Guida di sopravvivenza alla politica di Euro 2024
Mbappé, Thuram e Unai Simón: perché, quando e come sbilanciarsi
Il calcio d'inizio di Euro 2024 è stato battuto a pochi giorni dai risultati delle elezioni europee: in Germania, Francia e Italia la destra estrema (i fascisti, per intenderci) si consolida e cresce, sommandosi a scenari già consolidati come Polonia, Ungheria o Repubblica Ceca.
Questa nuova ondata nera ha generato profondo dibattito e sconcerto nel mondo politico e sociale: in Francia, per fare il più celebre esempio, Macron ha convocato nuove elezioni parlamentari. Dinanzi a tale radicalizzazione e polarizzazione, gli scenari transalpini vedono due fronti contrapposti: il Nouveau Front Populaire - coalizione di sinistra - e il Rassemblement National - gruppo fedele alla destra lepeniana.
È noto come in Francia i giocatori abbiano spesso espresso, senza remore, le proprie inclinazioni e orientamenti politici. Lilian Thuram, Zinedine Zidane ed Eric Cantona, per citarne solo alcuni.

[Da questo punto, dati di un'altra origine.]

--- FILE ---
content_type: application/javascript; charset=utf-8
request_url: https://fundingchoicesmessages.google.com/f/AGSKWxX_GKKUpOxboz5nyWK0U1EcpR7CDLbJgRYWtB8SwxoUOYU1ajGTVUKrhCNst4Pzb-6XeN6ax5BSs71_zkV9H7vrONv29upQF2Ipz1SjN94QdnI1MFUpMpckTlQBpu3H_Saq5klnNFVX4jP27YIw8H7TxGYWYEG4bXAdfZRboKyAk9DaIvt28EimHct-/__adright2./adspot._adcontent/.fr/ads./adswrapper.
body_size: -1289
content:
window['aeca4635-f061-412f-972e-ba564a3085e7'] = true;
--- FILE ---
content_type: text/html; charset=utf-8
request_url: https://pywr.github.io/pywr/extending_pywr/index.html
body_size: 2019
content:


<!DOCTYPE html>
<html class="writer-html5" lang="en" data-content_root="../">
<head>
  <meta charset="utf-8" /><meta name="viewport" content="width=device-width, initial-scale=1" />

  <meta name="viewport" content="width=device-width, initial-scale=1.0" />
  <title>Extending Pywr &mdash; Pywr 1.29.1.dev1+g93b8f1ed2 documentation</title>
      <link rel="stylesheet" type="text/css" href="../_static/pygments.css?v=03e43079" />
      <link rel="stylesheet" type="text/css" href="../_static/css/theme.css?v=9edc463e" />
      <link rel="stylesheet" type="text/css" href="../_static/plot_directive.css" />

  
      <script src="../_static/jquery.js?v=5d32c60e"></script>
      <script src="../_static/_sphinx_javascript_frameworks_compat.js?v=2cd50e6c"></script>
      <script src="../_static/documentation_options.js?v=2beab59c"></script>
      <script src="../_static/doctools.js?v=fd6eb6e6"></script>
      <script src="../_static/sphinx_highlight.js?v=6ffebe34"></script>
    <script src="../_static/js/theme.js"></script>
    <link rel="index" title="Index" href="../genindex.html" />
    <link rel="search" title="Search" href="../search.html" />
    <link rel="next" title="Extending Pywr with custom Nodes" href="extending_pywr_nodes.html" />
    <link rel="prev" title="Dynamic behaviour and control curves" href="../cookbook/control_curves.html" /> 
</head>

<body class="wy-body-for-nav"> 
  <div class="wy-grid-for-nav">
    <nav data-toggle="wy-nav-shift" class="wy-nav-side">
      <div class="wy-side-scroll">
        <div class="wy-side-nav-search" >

Le radici di questo atteggiamento affondano nella nascita dell'Union nationale des footballeurs professionnels (UNFP), datata addirittura novembre 1961.
In linea con questa tradizione, due esponenti di spicco della nazionale francese - Kylian Mbappé e Marcus Thuram, figlio di Lilian - impegnata in Germania, si sono esposti pubblicamente: la destra fascista e razzista non deve vincere.
Le loro parole hanno, ovviamente, generato un'ondata di sdegno populista: un milionario privilegiato quale è Mbappé non è degno di esprimere perché, appunto, ricco e privilegiato. Dunque, inevitabilmente, ipocrita.
L'argomentazione, francamente, appare risibile da qualunque angolo la si osservi. I calciatori, a meno che non li si consideri scimmiette da circo - proprio per la loro capacità di influenzare e di generare discussione in un ambito mainstream come Euro 2024 - debbono necessariamente partecipare al dibattito democratico e politico.
I calciatori, anche i più forti e ricchi, sono parte piena della società, come tutti gli altri. Spesso, grazie alla loro visibilità e alla sensibilità dovuta alle umili origini, sono in grado di portare a galla istanze profonde e diversità marcate che, all'occhio di un cittadino non particolarmente attento, possono sfuggire. Si pensi alla questione razziale nelle banlieu - in Francia da sempre all’ordine del giorno - che, non raramente, sfocia in potreste massicce e guerriglia tra le strade delle grandi metropoli.
Molti dei componenti dei Les Bleus sono diretta espressione delle banlieu e vivono sulla propria pelle il razzismo (si ricordi il caso di Vinicius Jr.), per loro diventa ancor più doveroso esporsi e sostenere istanze democratiche e pluraliste.
Perché menzionare quindi Unai Simón, un 27enne basco cresciuto e formato nella bambagia dell'Athletic? Per chi non lo sapesse, proprio a seguito dello "scandalo" suscitato dai due attaccanti francesi, il portiere della Roja ha risposto al quesito di un giornalista su una sua opinione a riguardo. La sua replica ha lasciato basiti da un lato, dall’altro è stata la più convenzionale delle repliche: Unai Simón ha serenamente ammesso che, secondo lui, i giocatori non dovrebbero parlare di politica ma solo e soltanto di campo e di calcio.
Il momento è politicamente e socialmente critico e pericoloso, proprio nell'ottica di voler seguire la strada di un’Europa che non sia esclusivamente uno spazio di libera circolazione di merci e capitali ma, anche e soprattutto, di idee. Di società, pensiero, diritti, pace, cultura, integrazione tra popoli.
Diceva un occhialuto sardo un secolo, o forse più, fa "Odio gli indifferenti. Credo che vivere voglia dire essere partigiani. Chi vive veramente non può non essere cittadino e partigiano. L’indifferenza è abulia, è parassitismo, è vigliaccheria, non è vita. Perciò odio gli indifferenti".
Dovremmo seguire questa via tracciata: la politica occorre viverla per come essa ci attraversa quotidianamente.
Più Mbappé e Thuram, meno Unai Simón. ¡Que viva la politica, qui viva el futbol!